# [PROBLEM DESCRIPTION]
Update the Class D Final article below by copying it starting at "Evelyn, who started" and ending at "6-7 post players.", with "rebounds" replaced by "boards".

# [PAGE EXTRACT]
* begin *
By Geoff Kimmerly
Second Half editor
EAST LANSING – First one and then a second starter fouled out of Saturday’s Class D Final as Southfield Christian tried to catch Adrian Lenawee Christian with only a few minutes remaining.
Fortunately for the Eagles, they had a few more players left with experience finishing a championship run.
Southfield Christian had never during the last three seasons played from situation it faced early Saturday afternoon. But a number of its players had helped win one or both of two straight MHSAA championships – and that no doubt assisted those left on the floor as they claimed a third.
Junior guard Bakari Evelyn scored five of his game-high 28 points after teammates Lindsay Hunter IV and Damarco White fouled out in the fourth quarter, and 2013 championship game standout Marlo Brown also scored during the same stretch as Southfield Christian claimed its third straight MHSAA title with a 63-61 nail-biter over Adrian Lenawee Christian.
“It was tough once I saw we were losing Lin and Damarco for a few quarters. My whole objective was to keep the game as close as possible,” Evelyn said. “I thought we were going to come out with the win, through the whole game and everything. It was good to finally be right.”
Evelyn, who started last season’s Class D Final and came off the bench in 2012 as a freshman, also had seven rebounds, four assists and four steals and handled the ball almost exclusively after Hunter fouled out with 16 points, 3:47 left to play and the Eagles trailing 54-51.
The 6-foot-6 White fouled out just more than a minute later with only two points, but five rebounds and five blocked shots after spending most of his morning defending Lenawee Christian’s trio of 6-7 post players.
But Evelyn had plenty of help down the stretch. Sophomore guard Jalen Bouldes played only 38 seconds during the closing minutes, but scored, was fouled and made the ensuing free throw to give Southfield Christian a 56-55 lead with 3:09 to play. Brown scored a minute later to push the lead to three. Evelyn then made five of six free-throw attempts over the final 1:13 to keep Lenawee Christian just a few points short.
* end *
# [DATASET EXTRACT]
* begin *
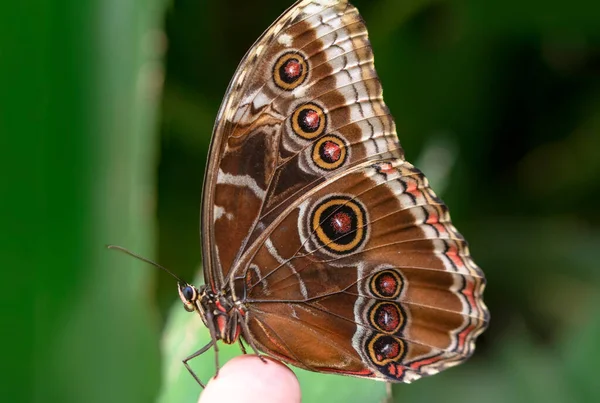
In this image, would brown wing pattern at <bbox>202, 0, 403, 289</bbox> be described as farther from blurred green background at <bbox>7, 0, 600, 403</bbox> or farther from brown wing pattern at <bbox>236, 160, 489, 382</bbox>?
blurred green background at <bbox>7, 0, 600, 403</bbox>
* end *
# [RESULT OF THIS EXERCISE]
Evelyn, who started last season’s Class D Final and came off the bench in 2012 as a freshman, also had seven boards, four assists and four steals and handled the ball almost exclusively after Hunter fouled out with 16 points, 3:47 left to play and the Eagles trailing 54-51.
The 6-foot-6 White fouled out just more than a minute later with only two points, but five boards and five blocked shots after spending most of his morning defending Lenawee Christian’s trio of 6-7 post players.